■ Exercise ■
From the data below, return only the lines from the one with "Wānaka Hat | Kōwhai" through the one with "The Tale of", exact and inclusive, with pictures left out.

===== Data provided =====

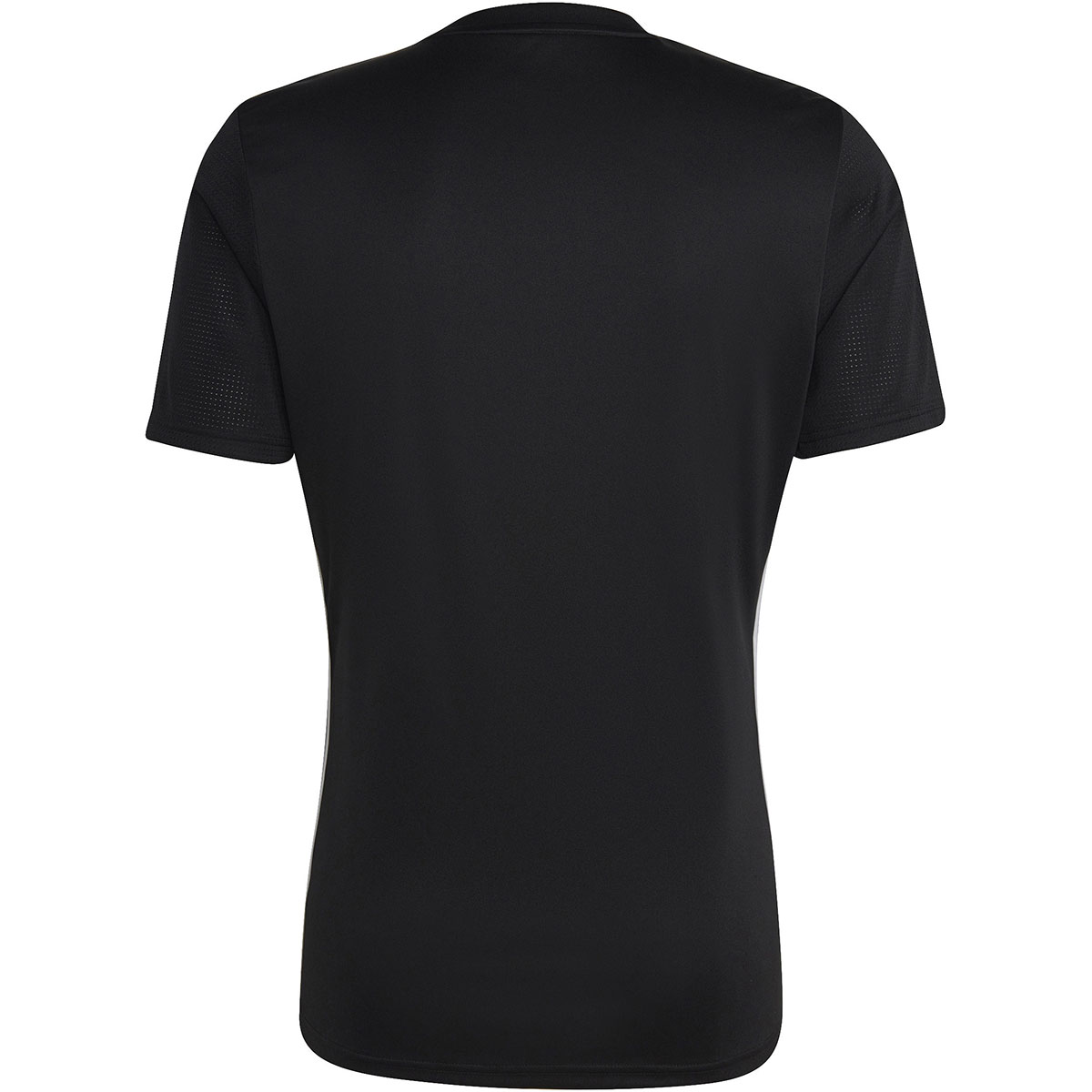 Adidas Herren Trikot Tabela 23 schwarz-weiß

=====
===== Data provided =====

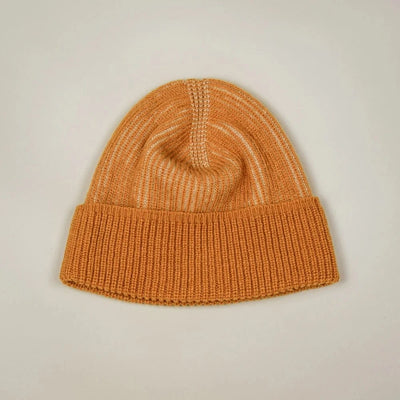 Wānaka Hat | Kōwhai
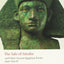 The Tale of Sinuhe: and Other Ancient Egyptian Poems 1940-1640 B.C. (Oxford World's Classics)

=====
===== Data provided =====

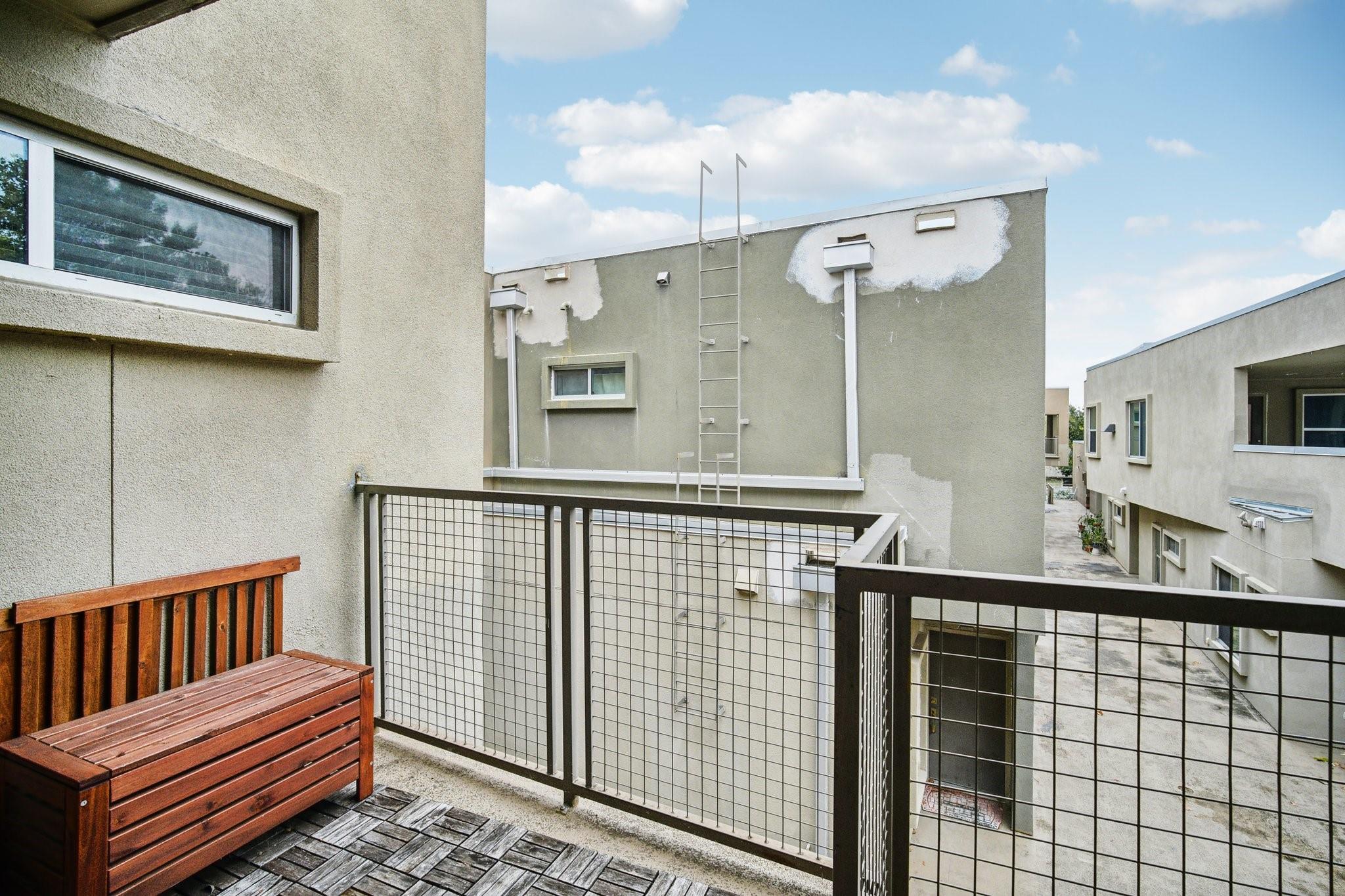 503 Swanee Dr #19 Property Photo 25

=====

■ Answer to this exercise ■
 Wānaka Hat | Kōwhai
 The Tale of Sinuhe: and Other Ancient Egyptian Poems 1940-1640 B.C. (Oxford World's Classics)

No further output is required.